The other night I talked about dads and daughters, so tonight I will attempt to talk about moms and daughters. If you could not tell, I am not a female so all of this is based on my observations and own limited understanding.
Daughters are seeking a figure they can emulate and moms are that person. If a growing female does not get what she think she needs from her mom, she will seek it elsewhere.
Our daughter in your youth was taking piano lessons. We know she liked going to this particular instructor, not because she liked her as a teacher, but because this person gave her undivided attention. In other words, my daughter was using the instructor as almost a surrogate mother. When some friends moved down from Massachusetts, the lady was into crochet, cooking, sewing, and other things that some would consider more female type activities. My daughter wanted to hand out with her a good bit. Now that changed after a while, but still it was that attention she got from another female.
My wife and daughter are amazing woman, but they are completely different. My daughter likes the typical female stuff, clothes, shoes, makeup, and hair, but she also like Asian culture, crafts, music, reading, and anime. Now she has other likes as well, but this is just for comparison. My wife likes to dance, George Strait, candy crush, Yahtzee, and reading. To be honest I am not sure what else if anything my wife likes and I have known her for about 24 years now. I know she loves Jesus and God
It was and I am sure still is difficult for my wife and daughter to build a relationship. It is not to say they did not build one, but I wonder at times how strong it is. The one thing I know they like to do is talk/gossip. I would not call it so much gossip, but I am sure to another it could seem that way. What else do they have in common: reading, cards, and occasionally finger/toe nail painting. I am not sure they have anything else in common.

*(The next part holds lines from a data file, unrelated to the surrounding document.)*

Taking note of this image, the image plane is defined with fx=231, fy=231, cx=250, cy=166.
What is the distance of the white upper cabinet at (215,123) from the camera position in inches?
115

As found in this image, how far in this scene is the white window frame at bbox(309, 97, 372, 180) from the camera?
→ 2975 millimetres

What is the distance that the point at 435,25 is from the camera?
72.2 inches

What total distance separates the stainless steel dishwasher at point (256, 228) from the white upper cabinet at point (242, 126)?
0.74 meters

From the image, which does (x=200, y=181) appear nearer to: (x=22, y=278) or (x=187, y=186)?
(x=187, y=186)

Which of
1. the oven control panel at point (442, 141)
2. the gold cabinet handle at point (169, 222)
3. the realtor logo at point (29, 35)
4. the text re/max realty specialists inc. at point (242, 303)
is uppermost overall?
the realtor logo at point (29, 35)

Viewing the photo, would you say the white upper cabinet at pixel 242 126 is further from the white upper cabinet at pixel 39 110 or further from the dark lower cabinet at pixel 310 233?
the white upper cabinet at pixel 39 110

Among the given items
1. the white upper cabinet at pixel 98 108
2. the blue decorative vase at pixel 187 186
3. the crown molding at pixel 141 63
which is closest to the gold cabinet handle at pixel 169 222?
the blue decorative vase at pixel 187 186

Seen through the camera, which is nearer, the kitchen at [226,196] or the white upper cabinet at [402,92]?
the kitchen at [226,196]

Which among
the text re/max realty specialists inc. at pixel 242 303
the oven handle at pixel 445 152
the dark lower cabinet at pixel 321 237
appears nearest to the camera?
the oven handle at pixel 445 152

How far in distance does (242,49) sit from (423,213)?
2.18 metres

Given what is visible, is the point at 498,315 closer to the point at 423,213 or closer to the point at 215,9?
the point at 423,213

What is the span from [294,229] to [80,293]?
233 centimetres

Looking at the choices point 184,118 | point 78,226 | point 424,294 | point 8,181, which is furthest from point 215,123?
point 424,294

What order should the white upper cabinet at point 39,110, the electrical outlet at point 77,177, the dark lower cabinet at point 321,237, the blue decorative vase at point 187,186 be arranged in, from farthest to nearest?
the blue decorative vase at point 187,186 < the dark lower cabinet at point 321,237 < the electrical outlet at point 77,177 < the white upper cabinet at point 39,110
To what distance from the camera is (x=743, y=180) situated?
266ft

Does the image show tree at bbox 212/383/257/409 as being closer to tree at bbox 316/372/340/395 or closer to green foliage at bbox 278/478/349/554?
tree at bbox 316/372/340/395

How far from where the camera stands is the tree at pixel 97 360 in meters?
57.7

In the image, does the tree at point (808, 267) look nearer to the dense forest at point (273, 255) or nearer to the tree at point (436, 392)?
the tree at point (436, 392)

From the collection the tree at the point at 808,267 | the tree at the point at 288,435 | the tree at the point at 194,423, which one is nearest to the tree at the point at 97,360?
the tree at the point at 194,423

While there is a special mother-daughter bond, it is not like a father-daughter bond. My wife and daughter go at it a lot. Neither one can be wrong and neither will stop. It is usually me that has had enough and tells them to stop. I am sure in almost every household where there is a mother and daughter, you will find this type of behavior. I am not saying it is a bad thing, but just different.
Do not get me wrong, my wife loves our daughter and would do anything for her. However, it is there interaction with each other and the amount of time they spend together that is of concern. I cannot say it is this way in every household, but I would venture to say it is probably pretty common. My wife has a pretty close relationship with her mom because of the issues her mom had and the help my wife gave and continue to gives.
While my wife and her mom have a strong bond, that same bond is not there between my wife and our daughter. Now I know my wife will read this sometime and probably disagree, but like I said at the beginning, this is based on my observation.
Moms if you are struggling to have a relationship with your daughter, take a step back and ask why? You do not have to have the same interests as her, but spend time with her and get to know her. Above all else listen. Now I know that you are the parent and you will not be best friends as it is your job to protect your daughter and tell her when she is going to do something stupid that may endanger her life, but it is how you present that information that will make the difference between having a great relationship versus one that is mediocre to none existent.
I pray that every mom out there can start to have a good to great relationship with their daughter.